**Aim of the exercise**. Copy out the whole summary of few-shot incremental 3D object detection below word for word.

**Reading passage**.
>>>

Few-Shot Incremental 3D Object Detection in Dynamic Indoor Environments¶

Conference: CVPR 2026 arXiv: 2604.07997 Code: https://github.com/zyrant/FI3Det Area: 3D Vision Keywords: Few-shot incremental learning, 3D object detection, vision-language models, multimodal prototypes, indoor scene understanding

TL;DR¶

This paper proposes FI3Det, the first few-shot incremental 3D object detection framework. During the base training stage, a VLM-guided unknown object learning module enables early awareness of potential novel categories. During the incremental stage, a gated multimodal prototype imprinting module fuses 2D semantic and 3D geometric features for novel class detection. FI3Det achieves an average improvement of 17.37% in novel class mAP on ScanNet V2 and SUN RGB-D.

<<<

Transcribed page contents
>>>

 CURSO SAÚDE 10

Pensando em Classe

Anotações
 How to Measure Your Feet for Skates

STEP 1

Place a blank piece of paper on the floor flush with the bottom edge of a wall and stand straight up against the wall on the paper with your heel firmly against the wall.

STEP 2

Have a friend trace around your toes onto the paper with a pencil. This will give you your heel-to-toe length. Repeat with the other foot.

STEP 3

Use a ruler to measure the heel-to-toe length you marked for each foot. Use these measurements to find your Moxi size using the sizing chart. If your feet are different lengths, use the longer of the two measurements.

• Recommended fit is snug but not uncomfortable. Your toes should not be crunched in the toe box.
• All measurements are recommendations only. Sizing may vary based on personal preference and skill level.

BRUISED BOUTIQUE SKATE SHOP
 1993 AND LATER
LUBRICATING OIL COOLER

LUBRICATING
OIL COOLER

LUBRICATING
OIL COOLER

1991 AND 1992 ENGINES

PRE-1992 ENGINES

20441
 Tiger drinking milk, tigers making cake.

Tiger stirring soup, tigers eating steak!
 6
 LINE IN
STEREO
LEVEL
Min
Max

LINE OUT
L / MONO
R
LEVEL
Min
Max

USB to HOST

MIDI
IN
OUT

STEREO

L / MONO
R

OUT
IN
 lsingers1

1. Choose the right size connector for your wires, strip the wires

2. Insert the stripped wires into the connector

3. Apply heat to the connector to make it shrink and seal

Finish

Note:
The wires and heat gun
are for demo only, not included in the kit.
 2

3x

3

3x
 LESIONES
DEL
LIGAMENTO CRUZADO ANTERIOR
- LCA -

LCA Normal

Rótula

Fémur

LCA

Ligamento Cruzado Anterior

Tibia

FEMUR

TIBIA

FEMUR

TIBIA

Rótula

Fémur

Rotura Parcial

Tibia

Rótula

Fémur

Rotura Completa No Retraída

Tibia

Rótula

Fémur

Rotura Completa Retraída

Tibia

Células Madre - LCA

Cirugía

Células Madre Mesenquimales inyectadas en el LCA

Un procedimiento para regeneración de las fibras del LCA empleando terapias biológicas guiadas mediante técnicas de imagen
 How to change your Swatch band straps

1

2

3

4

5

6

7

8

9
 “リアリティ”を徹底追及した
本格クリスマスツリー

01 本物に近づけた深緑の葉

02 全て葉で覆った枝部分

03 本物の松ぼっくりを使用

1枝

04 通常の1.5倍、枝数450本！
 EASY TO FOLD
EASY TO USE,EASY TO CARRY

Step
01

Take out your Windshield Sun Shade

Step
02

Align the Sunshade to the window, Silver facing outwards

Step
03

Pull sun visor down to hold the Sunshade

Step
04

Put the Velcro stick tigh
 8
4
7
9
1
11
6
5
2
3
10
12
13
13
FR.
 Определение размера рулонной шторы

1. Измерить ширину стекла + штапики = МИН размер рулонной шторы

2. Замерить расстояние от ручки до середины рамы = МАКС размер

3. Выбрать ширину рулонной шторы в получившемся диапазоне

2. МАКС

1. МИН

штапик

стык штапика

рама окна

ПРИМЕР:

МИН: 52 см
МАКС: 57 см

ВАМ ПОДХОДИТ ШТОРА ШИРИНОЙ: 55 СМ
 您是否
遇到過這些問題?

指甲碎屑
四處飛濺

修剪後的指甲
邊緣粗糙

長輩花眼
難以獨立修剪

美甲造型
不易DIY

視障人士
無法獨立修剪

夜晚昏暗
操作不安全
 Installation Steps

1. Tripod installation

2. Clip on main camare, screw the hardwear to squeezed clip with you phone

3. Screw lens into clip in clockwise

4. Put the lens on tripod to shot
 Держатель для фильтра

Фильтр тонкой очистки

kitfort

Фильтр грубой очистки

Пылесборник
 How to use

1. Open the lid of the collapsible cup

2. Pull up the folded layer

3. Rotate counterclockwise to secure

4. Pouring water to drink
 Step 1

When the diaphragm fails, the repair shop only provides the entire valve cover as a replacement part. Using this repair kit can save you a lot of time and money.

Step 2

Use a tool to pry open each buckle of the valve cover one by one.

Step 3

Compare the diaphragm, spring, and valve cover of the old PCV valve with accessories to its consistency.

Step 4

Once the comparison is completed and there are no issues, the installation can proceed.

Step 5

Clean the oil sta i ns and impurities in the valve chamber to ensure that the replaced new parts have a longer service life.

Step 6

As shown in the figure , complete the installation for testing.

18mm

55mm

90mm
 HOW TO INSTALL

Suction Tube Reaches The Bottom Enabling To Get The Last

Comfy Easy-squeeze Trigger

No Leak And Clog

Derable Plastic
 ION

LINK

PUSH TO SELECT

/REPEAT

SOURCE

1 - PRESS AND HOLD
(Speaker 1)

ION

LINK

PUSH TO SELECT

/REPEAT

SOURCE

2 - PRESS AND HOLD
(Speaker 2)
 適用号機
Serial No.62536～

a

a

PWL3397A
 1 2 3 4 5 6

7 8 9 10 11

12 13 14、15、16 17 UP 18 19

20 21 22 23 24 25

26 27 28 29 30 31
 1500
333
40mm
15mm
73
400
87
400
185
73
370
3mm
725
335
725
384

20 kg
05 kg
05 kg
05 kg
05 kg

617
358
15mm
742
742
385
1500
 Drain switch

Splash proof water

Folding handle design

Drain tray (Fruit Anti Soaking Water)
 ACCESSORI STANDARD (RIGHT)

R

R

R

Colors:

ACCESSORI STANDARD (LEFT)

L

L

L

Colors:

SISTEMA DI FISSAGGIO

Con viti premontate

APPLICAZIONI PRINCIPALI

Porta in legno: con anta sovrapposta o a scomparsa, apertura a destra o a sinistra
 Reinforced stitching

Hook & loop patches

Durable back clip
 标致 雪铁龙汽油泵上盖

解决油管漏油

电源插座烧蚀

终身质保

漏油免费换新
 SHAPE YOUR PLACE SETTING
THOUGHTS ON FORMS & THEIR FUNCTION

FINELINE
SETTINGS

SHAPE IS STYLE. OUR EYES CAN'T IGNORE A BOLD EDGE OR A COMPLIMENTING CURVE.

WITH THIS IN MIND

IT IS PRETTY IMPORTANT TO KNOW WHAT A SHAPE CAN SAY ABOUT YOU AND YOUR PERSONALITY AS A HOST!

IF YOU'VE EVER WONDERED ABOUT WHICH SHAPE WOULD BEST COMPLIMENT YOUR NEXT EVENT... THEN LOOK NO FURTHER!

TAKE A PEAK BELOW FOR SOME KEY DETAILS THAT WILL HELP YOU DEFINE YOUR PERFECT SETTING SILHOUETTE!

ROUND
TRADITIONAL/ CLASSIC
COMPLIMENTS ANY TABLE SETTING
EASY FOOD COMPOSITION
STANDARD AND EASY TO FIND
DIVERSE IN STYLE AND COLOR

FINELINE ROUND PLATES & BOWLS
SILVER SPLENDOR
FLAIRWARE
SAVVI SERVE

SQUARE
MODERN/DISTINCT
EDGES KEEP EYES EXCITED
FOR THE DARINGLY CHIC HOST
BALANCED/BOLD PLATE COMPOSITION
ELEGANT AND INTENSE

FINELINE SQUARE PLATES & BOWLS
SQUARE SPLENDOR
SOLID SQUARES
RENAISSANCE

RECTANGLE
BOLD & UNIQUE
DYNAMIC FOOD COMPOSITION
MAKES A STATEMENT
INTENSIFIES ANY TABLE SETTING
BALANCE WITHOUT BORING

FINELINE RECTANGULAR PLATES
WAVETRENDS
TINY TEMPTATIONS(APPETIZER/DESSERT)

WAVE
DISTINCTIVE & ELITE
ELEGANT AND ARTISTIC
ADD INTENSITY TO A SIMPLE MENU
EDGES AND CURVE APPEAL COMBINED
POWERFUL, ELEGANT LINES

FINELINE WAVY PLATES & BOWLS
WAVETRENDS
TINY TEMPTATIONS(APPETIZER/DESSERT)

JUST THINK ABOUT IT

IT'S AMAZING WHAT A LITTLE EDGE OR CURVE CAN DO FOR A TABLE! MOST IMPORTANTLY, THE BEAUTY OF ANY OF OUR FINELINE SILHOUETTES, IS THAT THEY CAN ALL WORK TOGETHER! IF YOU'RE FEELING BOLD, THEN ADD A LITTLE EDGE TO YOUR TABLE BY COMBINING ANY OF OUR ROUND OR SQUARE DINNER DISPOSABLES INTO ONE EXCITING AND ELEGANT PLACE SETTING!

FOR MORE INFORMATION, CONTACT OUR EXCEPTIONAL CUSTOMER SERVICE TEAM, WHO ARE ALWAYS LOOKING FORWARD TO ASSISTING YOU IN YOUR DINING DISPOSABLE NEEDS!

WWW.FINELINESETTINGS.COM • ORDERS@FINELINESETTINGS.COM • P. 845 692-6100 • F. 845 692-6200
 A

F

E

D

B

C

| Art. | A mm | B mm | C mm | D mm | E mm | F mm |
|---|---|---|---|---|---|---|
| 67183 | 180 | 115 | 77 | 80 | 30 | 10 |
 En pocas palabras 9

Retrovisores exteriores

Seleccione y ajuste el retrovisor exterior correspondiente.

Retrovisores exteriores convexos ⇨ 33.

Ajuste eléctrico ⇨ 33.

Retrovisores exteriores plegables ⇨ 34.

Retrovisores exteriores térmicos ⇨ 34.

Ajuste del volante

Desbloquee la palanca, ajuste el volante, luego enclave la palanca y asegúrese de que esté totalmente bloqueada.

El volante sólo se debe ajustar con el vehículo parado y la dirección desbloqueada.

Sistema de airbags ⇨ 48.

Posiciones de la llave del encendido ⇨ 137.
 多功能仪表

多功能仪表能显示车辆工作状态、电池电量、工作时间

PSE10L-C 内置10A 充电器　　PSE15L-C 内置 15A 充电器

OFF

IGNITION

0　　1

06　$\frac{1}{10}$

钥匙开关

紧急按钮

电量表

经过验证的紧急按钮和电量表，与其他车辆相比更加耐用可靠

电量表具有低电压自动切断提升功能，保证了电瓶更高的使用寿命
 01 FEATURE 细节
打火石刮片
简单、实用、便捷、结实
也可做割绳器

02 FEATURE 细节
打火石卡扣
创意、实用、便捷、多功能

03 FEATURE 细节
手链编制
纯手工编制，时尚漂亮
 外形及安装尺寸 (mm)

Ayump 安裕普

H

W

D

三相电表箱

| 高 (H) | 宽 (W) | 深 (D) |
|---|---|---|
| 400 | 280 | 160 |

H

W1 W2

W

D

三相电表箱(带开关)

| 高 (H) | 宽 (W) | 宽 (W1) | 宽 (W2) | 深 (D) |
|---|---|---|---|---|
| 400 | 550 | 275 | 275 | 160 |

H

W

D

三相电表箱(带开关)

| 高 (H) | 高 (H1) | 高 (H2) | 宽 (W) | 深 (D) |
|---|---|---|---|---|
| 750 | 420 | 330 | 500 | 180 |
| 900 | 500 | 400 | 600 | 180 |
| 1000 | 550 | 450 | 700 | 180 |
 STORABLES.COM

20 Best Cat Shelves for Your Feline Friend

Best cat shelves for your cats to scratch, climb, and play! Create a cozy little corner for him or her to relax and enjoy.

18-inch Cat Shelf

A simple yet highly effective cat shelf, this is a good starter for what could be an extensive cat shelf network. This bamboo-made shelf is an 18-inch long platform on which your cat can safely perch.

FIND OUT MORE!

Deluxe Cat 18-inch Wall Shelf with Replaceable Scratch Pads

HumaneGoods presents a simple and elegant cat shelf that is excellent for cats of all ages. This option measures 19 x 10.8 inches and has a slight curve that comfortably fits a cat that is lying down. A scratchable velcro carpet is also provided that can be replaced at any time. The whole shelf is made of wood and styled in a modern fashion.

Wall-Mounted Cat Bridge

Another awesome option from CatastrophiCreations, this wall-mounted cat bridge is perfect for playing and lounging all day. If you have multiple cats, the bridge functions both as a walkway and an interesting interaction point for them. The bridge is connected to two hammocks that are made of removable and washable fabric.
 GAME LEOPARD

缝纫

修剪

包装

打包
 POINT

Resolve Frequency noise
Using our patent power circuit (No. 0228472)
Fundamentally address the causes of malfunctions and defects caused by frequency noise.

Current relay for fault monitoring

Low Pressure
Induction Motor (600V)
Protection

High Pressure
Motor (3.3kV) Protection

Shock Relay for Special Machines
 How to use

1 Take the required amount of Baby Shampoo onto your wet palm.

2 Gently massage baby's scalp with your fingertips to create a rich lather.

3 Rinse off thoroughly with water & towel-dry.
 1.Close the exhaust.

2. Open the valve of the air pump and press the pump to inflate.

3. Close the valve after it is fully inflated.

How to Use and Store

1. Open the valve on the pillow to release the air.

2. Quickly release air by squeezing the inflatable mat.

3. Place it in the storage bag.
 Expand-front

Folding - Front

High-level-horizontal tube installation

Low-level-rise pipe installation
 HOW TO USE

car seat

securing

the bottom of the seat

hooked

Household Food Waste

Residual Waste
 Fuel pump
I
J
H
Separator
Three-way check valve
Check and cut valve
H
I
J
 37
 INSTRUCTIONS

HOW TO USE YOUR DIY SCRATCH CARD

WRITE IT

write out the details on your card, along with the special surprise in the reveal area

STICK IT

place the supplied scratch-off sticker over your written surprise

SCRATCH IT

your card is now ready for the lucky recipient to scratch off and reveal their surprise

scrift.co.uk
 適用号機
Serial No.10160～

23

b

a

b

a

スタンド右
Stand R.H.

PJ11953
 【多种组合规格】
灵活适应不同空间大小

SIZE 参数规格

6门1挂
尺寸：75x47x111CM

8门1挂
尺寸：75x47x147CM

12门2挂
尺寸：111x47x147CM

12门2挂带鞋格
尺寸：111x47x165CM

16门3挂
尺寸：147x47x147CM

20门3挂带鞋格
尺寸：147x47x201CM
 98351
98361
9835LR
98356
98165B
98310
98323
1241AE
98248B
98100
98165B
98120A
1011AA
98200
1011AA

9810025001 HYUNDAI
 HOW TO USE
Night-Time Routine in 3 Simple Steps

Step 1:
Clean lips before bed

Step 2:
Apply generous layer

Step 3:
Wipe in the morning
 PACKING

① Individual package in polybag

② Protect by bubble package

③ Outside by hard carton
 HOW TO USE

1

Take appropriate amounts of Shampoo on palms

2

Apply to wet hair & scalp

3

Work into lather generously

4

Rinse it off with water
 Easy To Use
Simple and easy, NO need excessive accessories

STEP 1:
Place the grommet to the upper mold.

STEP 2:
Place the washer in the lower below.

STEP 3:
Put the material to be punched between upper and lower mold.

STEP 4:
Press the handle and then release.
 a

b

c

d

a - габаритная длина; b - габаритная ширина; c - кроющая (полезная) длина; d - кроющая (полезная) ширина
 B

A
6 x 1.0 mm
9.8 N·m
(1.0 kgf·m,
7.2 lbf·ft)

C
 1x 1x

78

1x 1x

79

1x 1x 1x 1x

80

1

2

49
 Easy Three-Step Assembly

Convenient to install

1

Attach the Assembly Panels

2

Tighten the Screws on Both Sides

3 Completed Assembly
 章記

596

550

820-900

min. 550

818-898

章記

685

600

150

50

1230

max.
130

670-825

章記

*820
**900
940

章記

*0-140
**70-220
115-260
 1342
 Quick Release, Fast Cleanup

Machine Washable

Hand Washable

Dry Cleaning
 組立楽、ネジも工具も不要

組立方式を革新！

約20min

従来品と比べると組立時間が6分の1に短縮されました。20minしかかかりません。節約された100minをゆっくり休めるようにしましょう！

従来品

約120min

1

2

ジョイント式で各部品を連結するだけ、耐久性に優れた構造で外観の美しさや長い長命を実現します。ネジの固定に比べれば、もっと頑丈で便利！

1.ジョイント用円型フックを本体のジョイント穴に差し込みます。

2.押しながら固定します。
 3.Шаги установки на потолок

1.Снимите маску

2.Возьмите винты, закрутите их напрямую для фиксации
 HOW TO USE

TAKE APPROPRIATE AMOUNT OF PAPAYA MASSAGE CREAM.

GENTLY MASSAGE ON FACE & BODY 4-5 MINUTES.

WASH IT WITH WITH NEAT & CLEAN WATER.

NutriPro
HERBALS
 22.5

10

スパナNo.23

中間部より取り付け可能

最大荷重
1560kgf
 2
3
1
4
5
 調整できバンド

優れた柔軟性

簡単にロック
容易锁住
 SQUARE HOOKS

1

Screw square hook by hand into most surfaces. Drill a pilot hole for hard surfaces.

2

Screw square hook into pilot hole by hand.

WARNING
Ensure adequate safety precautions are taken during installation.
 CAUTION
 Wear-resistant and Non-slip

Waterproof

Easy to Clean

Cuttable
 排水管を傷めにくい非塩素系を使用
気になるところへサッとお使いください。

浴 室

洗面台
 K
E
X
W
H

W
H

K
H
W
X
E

<<<

**Problem solution**.
Few-Shot Incremental 3D Object Detection in Dynamic Indoor Environments¶

Conference: CVPR 2026 arXiv: 2604.07997 Code: https://github.com/zyrant/FI3Det Area: 3D Vision Keywords: Few-shot incremental learning, 3D object detection, vision-language models, multimodal prototypes, indoor scene understanding

TL;DR¶

This paper proposes FI3Det, the first few-shot incremental 3D object detection framework. During the base training stage, a VLM-guided unknown object learning module enables early awareness of potential novel categories. During the incremental stage, a gated multimodal prototype imprinting module fuses 2D semantic and 3D geometric features for novel class detection. FI3Det achieves an average improvement of 17.37% in novel class mAP on ScanNet V2 and SUN RGB-D.